━━━━━ Pasaje fuente ━━━━━

Pero no todo termina en el Calvario, en la oscuridad del Sábado resuenan en nosotros esas Palabras que escuchamos a Jesús: “El Hijo del hombre tiene que padecer mucho, ser desechado por los ancianos, sumos sacerdotes y escribas, ser ejecutado y resucitar al tercer día” (Lc 9,22). Cuando las mujeres han acudido al sepulcro el Domingo por la mañana, han visto que la piedra estaba corrida y que Jesús no estaba allí. Así llegamos a la liturgia de las liturgias, La Pascua, donde la Iglesia grita al mundo entero: Cristo ha Resucitado. La resurrección subraya el Papa Francisco, es una fuerza imparable, entraña una explosión de vida que ha penetrado el mundo. Donde parece que todo ha muerto, por todas partes vuelven a aparecer los brotes de la resurrección. En medio de la oscuridad siempre brota algo nuevo, que tarde o temprano produce un fruto abundantísimo.

Con la certeza de que María Santísima, que siguió fielmente a su Hijo hasta la Cruz, nos acompaña también a nosotros, vivamos el Triduo Santo y ofrezcamos con Jesús los dolores y alegrías de nuestro día a día. Cristo ha vencido a la oscuridad y al pecado, Cristo, pase lo que pase, siempre tiene la última palabra, una Palabra que en un instante lo hace todo nuevo y nos llena de consuelo, de paz y de inmenso amor.

━━━━━

__Tareas del ejercicio__.
(1) Resume el pasaje sobre la Pascua en dos oraciones.
(2) Según el pasaje sobre la Pascua, ¿con qué certeza se invita a vivir el Triduo Santo y a ofrecer con Jesús los dolores y alegrías de cada día? Responde en una o dos oraciones.

━━━━━ Material de origen ━━━━━

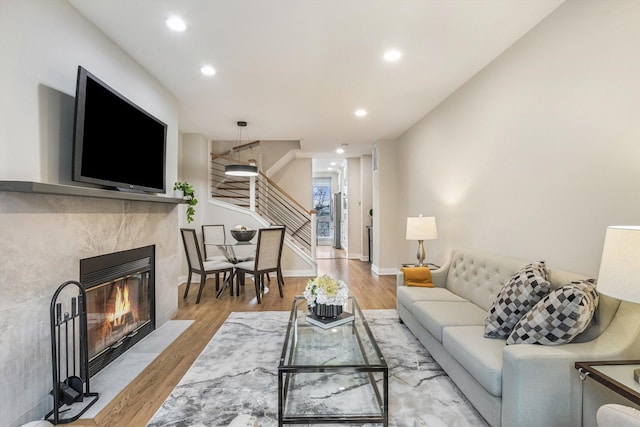 living room with light wood finished floors, baseboards, a high end fireplace, stairway, and recessed lighting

━━━━━

__Respuestas por tarea__.
(1) Tras la oscuridad del Sábado, las mujeres encuentran el sepulcro vacío el Domingo por la mañana y la Iglesia proclama en la Pascua que Cristo ha resucitado, una fuerza imparable que, según el Papa Francisco, hace brotar vida nueva donde todo parece muerto. El pasaje invita a vivir el Triduo Santo acompañados por María y a ofrecer con Jesús los dolores y alegrías diarios, porque Cristo ha vencido a la oscuridad y al pecado y siempre tiene la última palabra.

(2) Se invita a hacerlo con la certeza de que María Santísima, que siguió fielmente a su Hijo hasta la Cruz, también nos acompaña a nosotros.